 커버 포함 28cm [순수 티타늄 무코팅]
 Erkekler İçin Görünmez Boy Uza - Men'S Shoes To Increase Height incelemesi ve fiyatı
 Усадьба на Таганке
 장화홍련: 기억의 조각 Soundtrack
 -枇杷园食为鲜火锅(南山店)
########
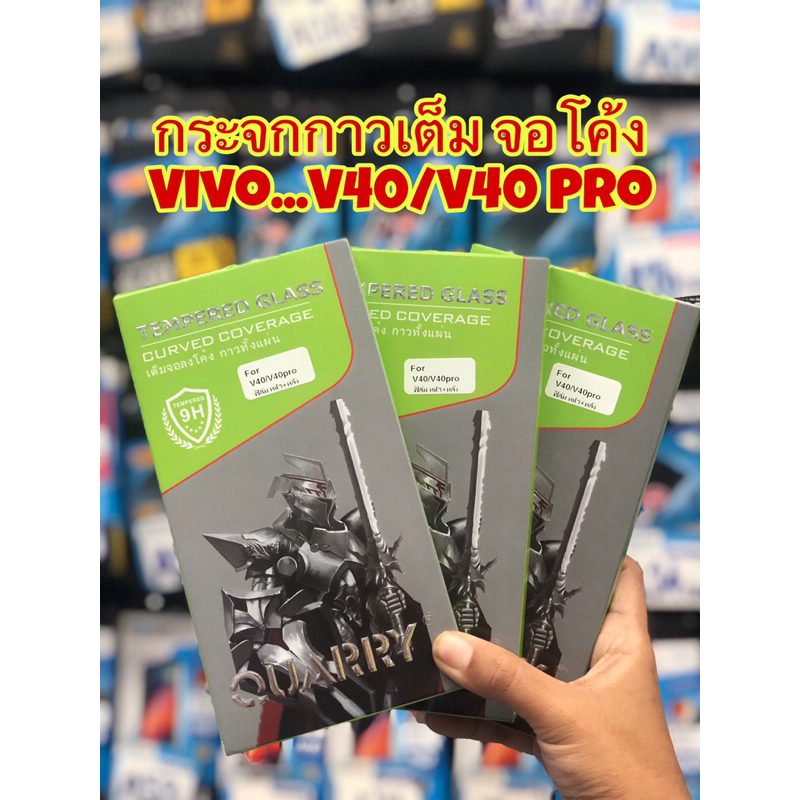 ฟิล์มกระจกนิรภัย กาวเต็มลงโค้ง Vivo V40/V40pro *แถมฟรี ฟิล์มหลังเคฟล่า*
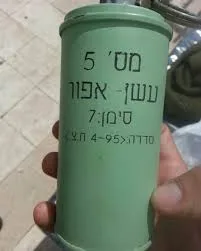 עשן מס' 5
########
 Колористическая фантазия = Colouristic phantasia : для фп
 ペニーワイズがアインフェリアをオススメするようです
########
> Your goal
Reproduce word for word every record from the one containing "커버 포함 28cm [순수 티타늄 무코팅]" down to the one containing "-枇杷园食为鲜火锅(南山店)", including both of those records.

> Response to the exercise
 커버 포함 28cm [순수 티타늄 무코팅]
 Erkekler İçin Görünmez Boy Uza - Men'S Shoes To Increase Height incelemesi ve fiyatı
 Усадьба на Таганке
 장화홍련: 기억의 조각 Soundtrack
 -枇杷园食为鲜火锅(南山店)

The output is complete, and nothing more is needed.